### Trecho fornecido
* * * * *
Igreja e Sociedade



ID: 2797

Marcos 10.32-45

Auxílio Homilético

01/09/1985

Tema - Movimentos populares: Povo unido jamais será vencido.

Explicação do tema:

O povo consegue viver sob a regência de um Estado opressor até um determinado limite de sua paciência e sobrevivência. Entre a instalação desse regime e esse limite aparecem, sob diversas formas, as reações a esta opressão: formação de grupos, movimentos, greves, concentrações, partidos, tendências, atos de violência e assassinatos.

Tanto o Estado instituído quanto esta movimentação de ideias e pessoas que a ele se contrapõem têm objetivos a serem atingidos.

A questão que levantamos é: o movimento popular existe somente para correlacionar forças e instituir novo regime? Olhando como Igreja para esta movimentação e correlação de forças: conseguimos perceber ou não que ela é historicamente necessária? Percebemos também que este movimento não se esgota com um momento da vitória?

Texto para a prédica: Marcos 10.32-45

Autor: Rui Bernhard

l — Introdução

O nosso texto encontra a sua paralela apenas em Mt 20.17-28 com algumas variações. Em Lucas encontramos apenas a parte inicial e final (18. 31-34 e 22. 24-27). E ainda por cima estas duas partes estão colocados em contextos diferentes.

Provavelmente o texto de Marcos é o original. Bohne/Gerdes (p. 344) chega a afirmar que o procedimento dos dois irmãos tenha causado profundo mal-estar na comunidade primitiva. E por isso Mateus tentou suavizar a questão, fazendo a mãe dos dois dirigir o pedido a Jesus. Lucas, mais tarde, já omitiu totalmente esta parte.

Sobre a delimitação do perícope Hübner reconhece apenas os vers. 35-45 (p.157). A maioria dos comentaristas, no entanto, inclui os vers. 32-34, onde Jesus prediz com muita riqueza de detalhes a sua morte e ressurreição. Entende que a inclusão desta parte é totalmente justificada pelo v. 45.

II –O texto

Vv. 32-34: Zimmermann afirma (p. 118) que os preparatórios para a paixão de Jesus terminam com esta parte. O centro de sua caminhada está em Jerusalém. Ali encontramos o centro religioso da época e por isso se explica o temor dos discípulos, ao anunciar sua ida até lá.

Por que Jesus precisa falar tantas vezes a seus discípulos sobre sua paixão? Zimmermann vê nisto a intenção de Jesus de querer mostrar que sua paixão é serviço consciente 6 livre decisão. Que é um processo que inclui desde a sua entrega ao sinédrio, sua condenação, sua entrega aos gentios, seu escárnio, sua morte e sua ressurreição (p. 119). Por isso o seguir a Jesus necessariamente passa por Jerusalém.
* * * * *
### Exercício escrito 1
Qual é o tema indicado no trecho fornecido para a prédica sobre Marcos 10.32-45?

(Registros do conjunto de dados)
* * * * *
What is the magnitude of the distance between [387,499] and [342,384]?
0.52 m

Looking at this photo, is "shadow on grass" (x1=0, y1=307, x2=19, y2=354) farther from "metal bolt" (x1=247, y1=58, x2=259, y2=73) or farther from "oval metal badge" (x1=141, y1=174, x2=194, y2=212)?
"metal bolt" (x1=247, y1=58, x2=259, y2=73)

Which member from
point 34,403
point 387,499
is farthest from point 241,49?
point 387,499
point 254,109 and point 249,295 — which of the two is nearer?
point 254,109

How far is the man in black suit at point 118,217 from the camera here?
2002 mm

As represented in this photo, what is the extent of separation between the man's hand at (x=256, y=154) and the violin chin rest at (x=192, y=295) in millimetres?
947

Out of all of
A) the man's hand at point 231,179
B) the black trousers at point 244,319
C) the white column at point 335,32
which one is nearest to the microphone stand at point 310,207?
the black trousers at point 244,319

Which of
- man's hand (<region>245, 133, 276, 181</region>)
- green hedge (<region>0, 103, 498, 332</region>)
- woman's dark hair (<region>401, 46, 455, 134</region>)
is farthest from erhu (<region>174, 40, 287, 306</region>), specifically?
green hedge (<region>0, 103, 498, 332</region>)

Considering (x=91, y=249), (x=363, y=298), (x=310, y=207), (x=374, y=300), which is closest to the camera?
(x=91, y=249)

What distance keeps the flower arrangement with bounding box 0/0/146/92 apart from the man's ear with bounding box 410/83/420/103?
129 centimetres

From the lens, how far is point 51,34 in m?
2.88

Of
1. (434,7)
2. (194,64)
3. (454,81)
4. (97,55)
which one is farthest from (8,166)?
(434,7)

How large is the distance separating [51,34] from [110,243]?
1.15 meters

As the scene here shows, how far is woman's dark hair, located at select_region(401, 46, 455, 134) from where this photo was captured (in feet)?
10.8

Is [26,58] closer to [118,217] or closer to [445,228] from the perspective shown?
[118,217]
* * * * *
### Exercício escrito 2
Coloque em um CSV de duas colunas, chamadas enunciado e resposta, os registros que vão da linha com "Is [26,58] closer" até o fim dos registros, inclusive. Use uma linha para cada registro, com cada campo entre aspas e as quebras de linha trocadas por espaços.

### Resposta correta 1
Movimentos populares: Povo unido jamais será vencido.

### Resposta correta 2
enunciado,resposta
"Is [26,58] closer to [118,217] or closer to [445,228] from the perspective shown?","[118,217]"